(Supplied text)
►

The SXSW movie festival has announced its awards for the show so you’ll know what films to keep an eye out for.

For us, FMX in Stuttgart loomed large on our calendar. The conference has a lot of moving parts with tracks around VFX, game development, interactive content, virtual production, and more. We were busy putting together a track and excited about our plans and boom, kaboom. FMX 2020 went away, canceled in a puff of smoke and, as much as I hate to admit this, it was my first realization that the situation in Europe was getting bad fast. Then Italy closed…

We’ve also been part of the Realtime Conference that’s coming up in New York. It will now be an online-only show.

The world is a different place. No matter what happens now.

Specifically, there are going to be huge changes in the ways people communicate with their customers. What happens after this trade show season is that some companies may realize they have additional cash as a result of not having to spend it on conferences and tradeshows.

Apple shocked the world in 2009, when it helped murder MacWorld, the tradeshow dedicated to Apple products. Apple started winding back its giant presence at other trade shows and instead concentrated on presenting its own message in its own way at its dedicated events, most obviously the Apple Worldwide Developer Conference (WWDC). Apple had its reasons, more specifically Steve Jobs had his reasons, but his decisions had universal resonance for companies looking at the ways in which they communicate with their customers and their community of third-party partners, vendors, resellers, and developers. Jobs asked, why spend so much money with outside companies for a trade show where we’re sharing space with our competitors for the attention of our customers?

As it turned out, the recession hit in 2008, and Apple looked pretty smart.

◄

(Work instruction) Turn the paragraph of the piece on canceled conferences that begins "Apple shocked the world in 2009" into a short bulleted list that keeps its main facts.

(Records)

►

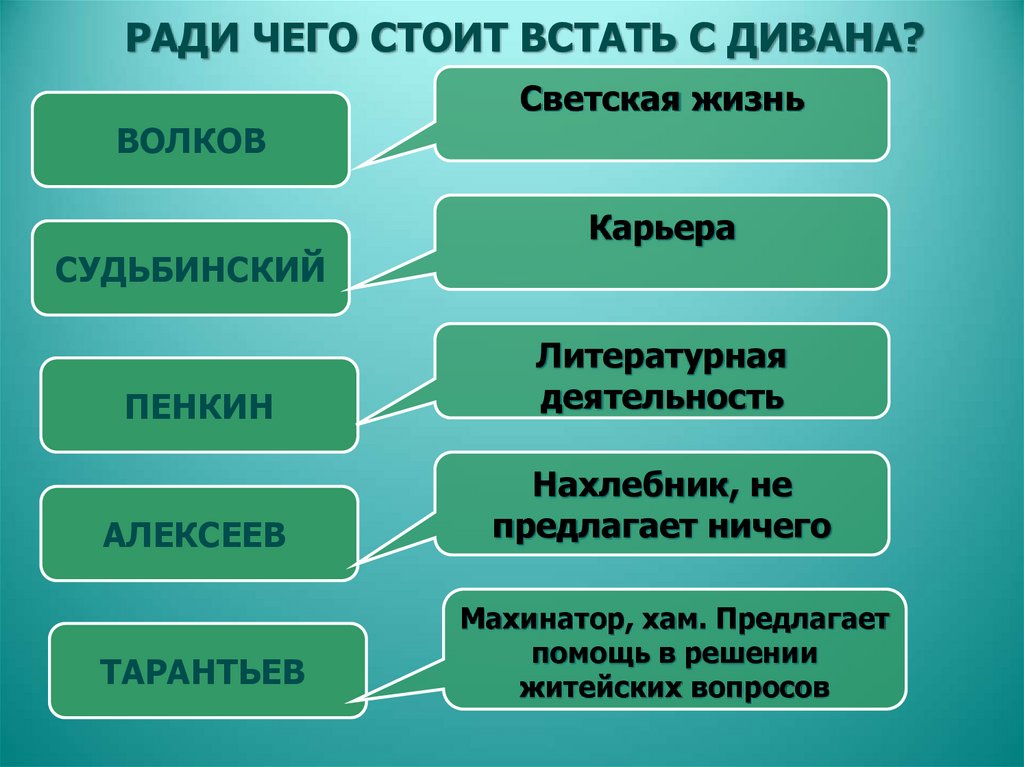 РАДИ ЧЕГО СТОИТ ВСТАТЬ С ДИВАНА?

ВОЛКОВ

Светская жизнь

СУДЬБИНСКИЙ

Карьера

ПЕНКИН

Литературная деятельность

АЛЕКСЕЕВ

Нахлебник, не предлагает ничего

ТАРАНТЬЕВ

Махинатор, хам. Предлагает помощь в решении житейских вопросов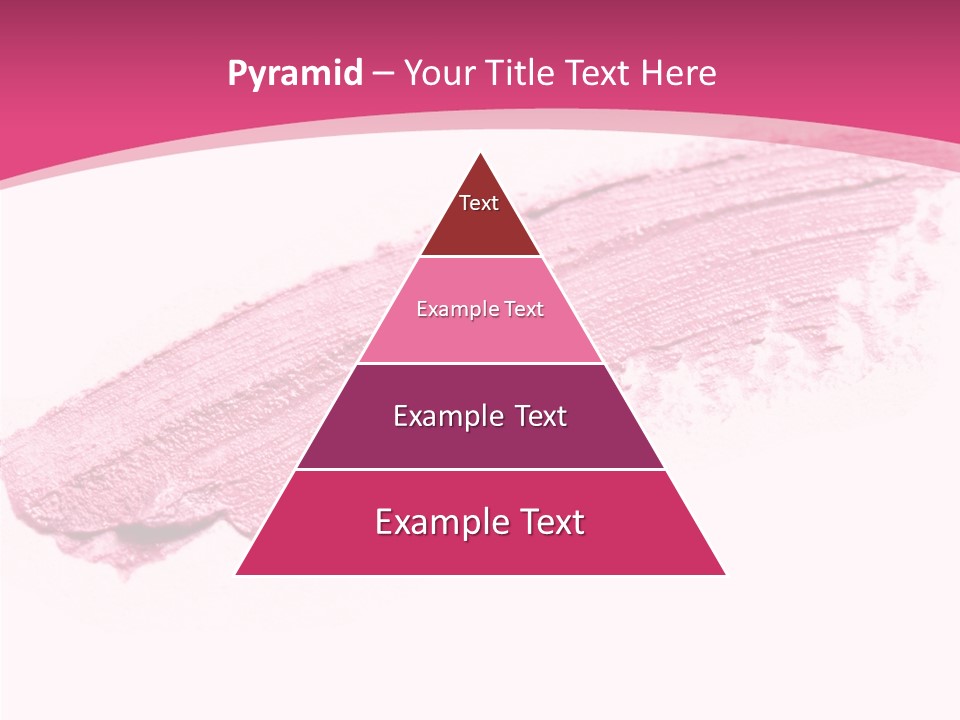 Pyramid – Your Title Text Here

Text

Example Text

Example Text

Example Text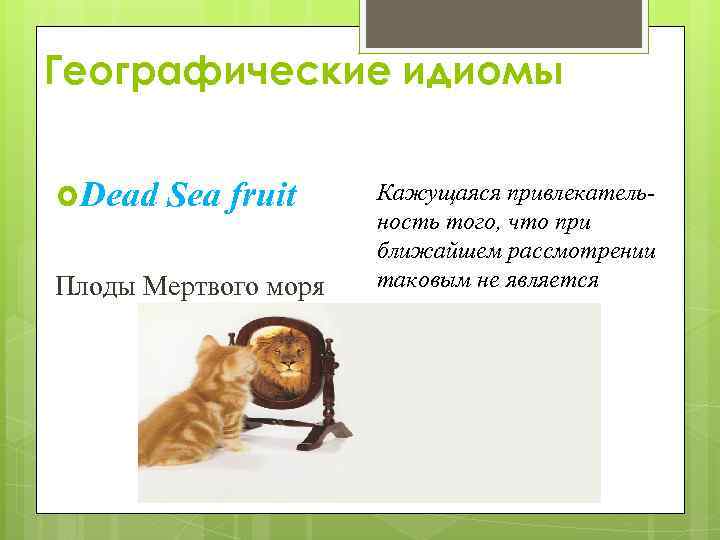 Географические идиомы

Dead Sea fruit

Плоды Мертвого моря

Кажущаяся привлекательность того, что при ближайшем рассмотрении таковым не является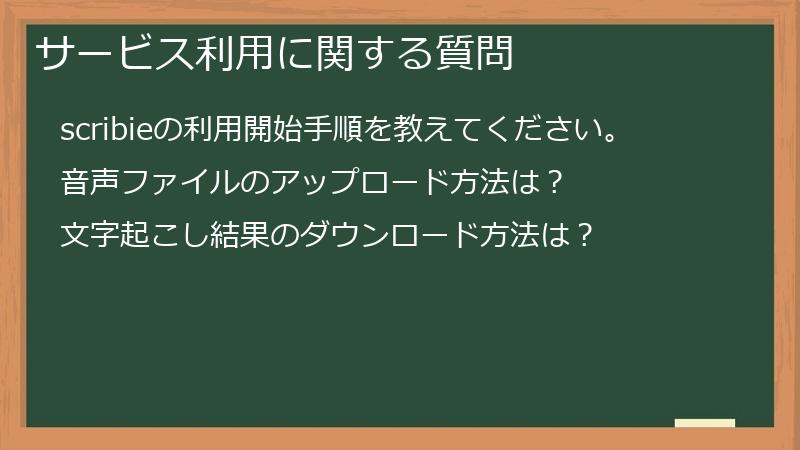 サービス利用に関する質問

scribieの利用開始手順を教えてください。

音声ファイルのアップロード方法は？

文字起こし結果のダウンロード方法は？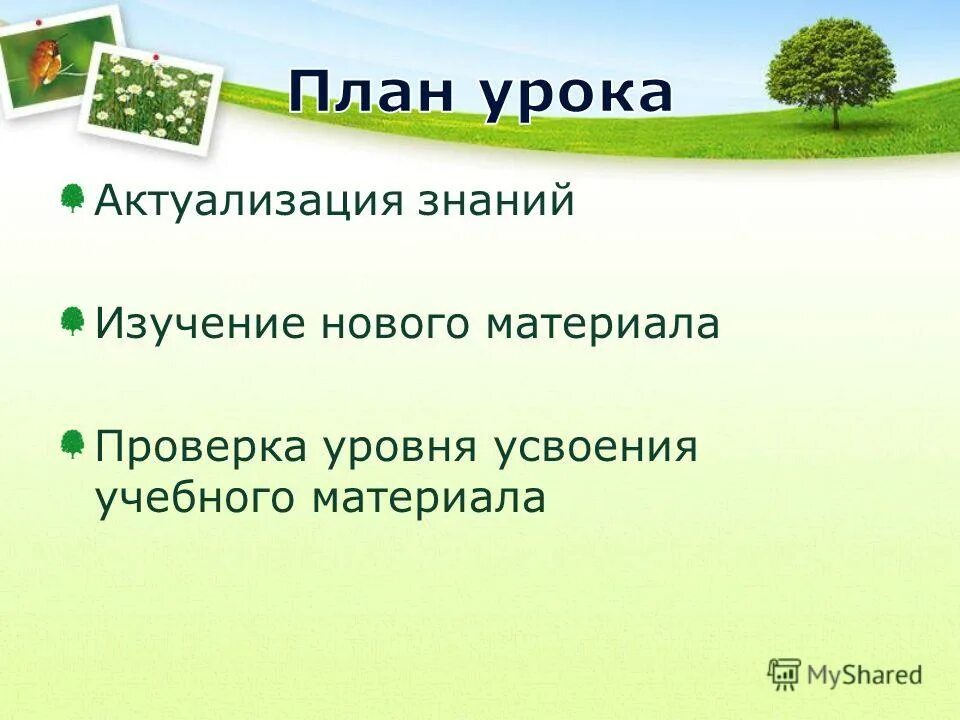 План урока

Актуализация знаний

Изучение нового материала

Проверка уровня усвоения учебного материала

MyShared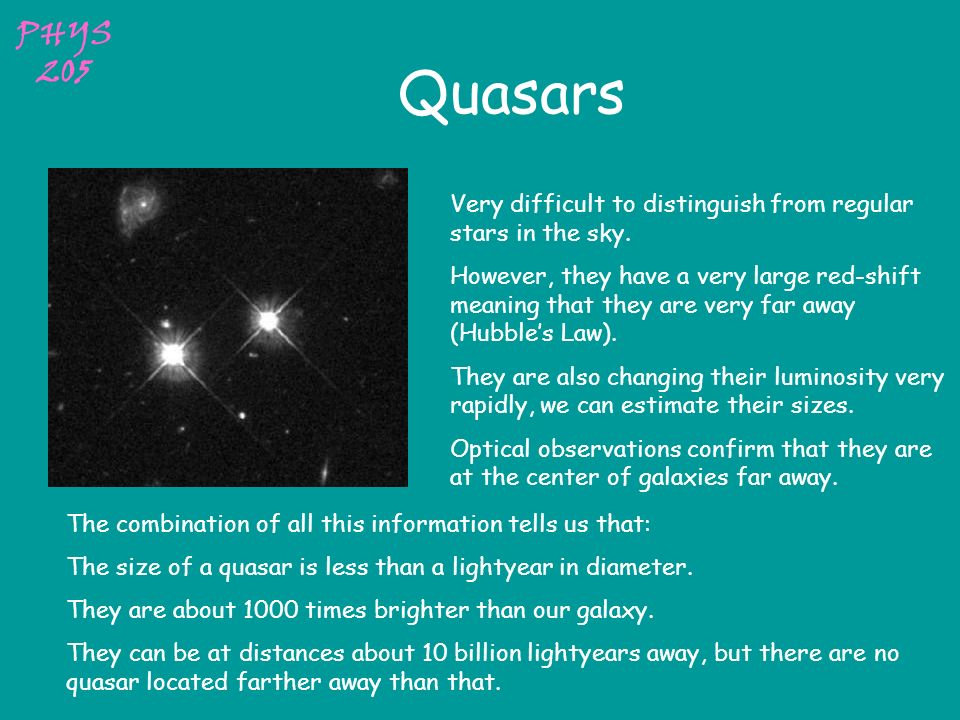 PHYS 205

Quasars

Very difficult to distinguish from regular stars in the sky.

However, they have a very large red-shift meaning that they are very far away (Hubble's Law).

They are also changing their luminosity very rapidly, we can estimate their sizes.

Optical observations confirm that they are at the center of galaxies far away.

The combination of all this information tells us that:

The size of a quasar is less than a lightyear in diameter.

They are about 1000 times brighter than our galaxy.

They can be at distances about 10 billion lightyears away, but there are no quasar located farther away than that.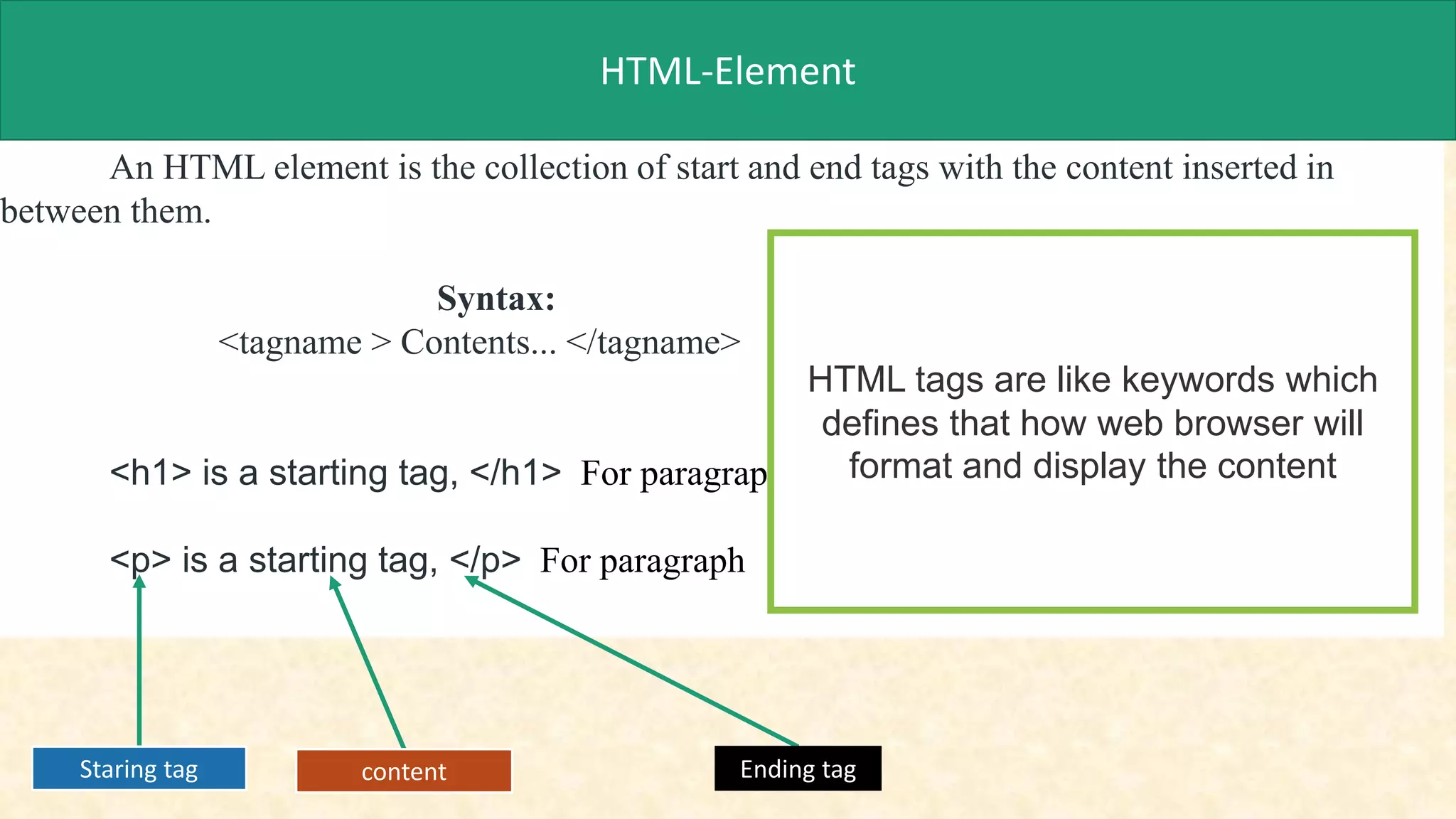 HTML-Element

An HTML element is the collection of start and end tags with the content inserted in between them.

Syntax:
<tagname > Contents... </tagname>

<h1> is a starting tag, </h1> For paragrap

<p> is a starting tag, </p> For paragraph

HTML tags are like keywords which defines that how web browser will format and display the content

Staring tag

content

Ending tag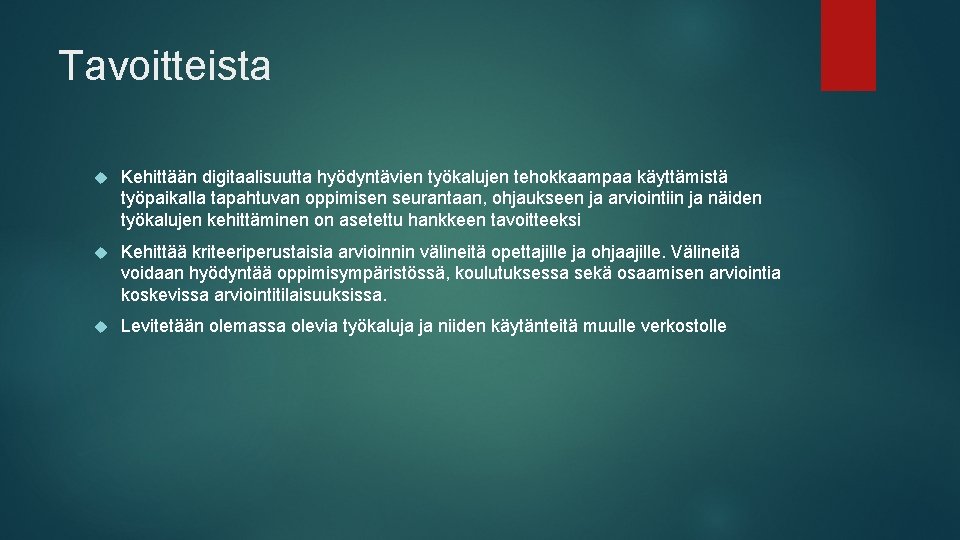 Tavoitteista

Kehittään digitaalisuutta hyödyntävien työkalujen tehokkaampaa käyttämistä työpaikalla tapahtuvan oppimisen seurantaan, ohjaukseen ja arviointiin ja näiden työkalujen kehittäminen on asetettu hankkeen tavoitteeksi

Kehittää kriteeriperustaisia arvioinnin välineitä opettajille ja ohjaajille. Välineitä voidaan hyödyntää oppimisympäristössä, koulutuksessa sekä osaamisen arviointia koskevissa arviointitilaisuuksissa.

Levitetään olemassa olevia työkaluja ja niiden käytänteitä muulle verkostolle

◄

(Completed exercise)
- In 2009, Apple helped end MacWorld, the trade show dedicated to Apple products.
- Apple cut back its large presence at other trade shows.
- It focused on delivering its message through its own events, most notably the Apple Worldwide Developer Conference (WWDC).
- The choices were Steve Jobs's, and they resonated widely with companies weighing how to communicate with customers and with third-party partners, vendors, resellers, and developers.
- Jobs questioned spending heavily with outside companies for trade show space shared with competitors for customers' attention.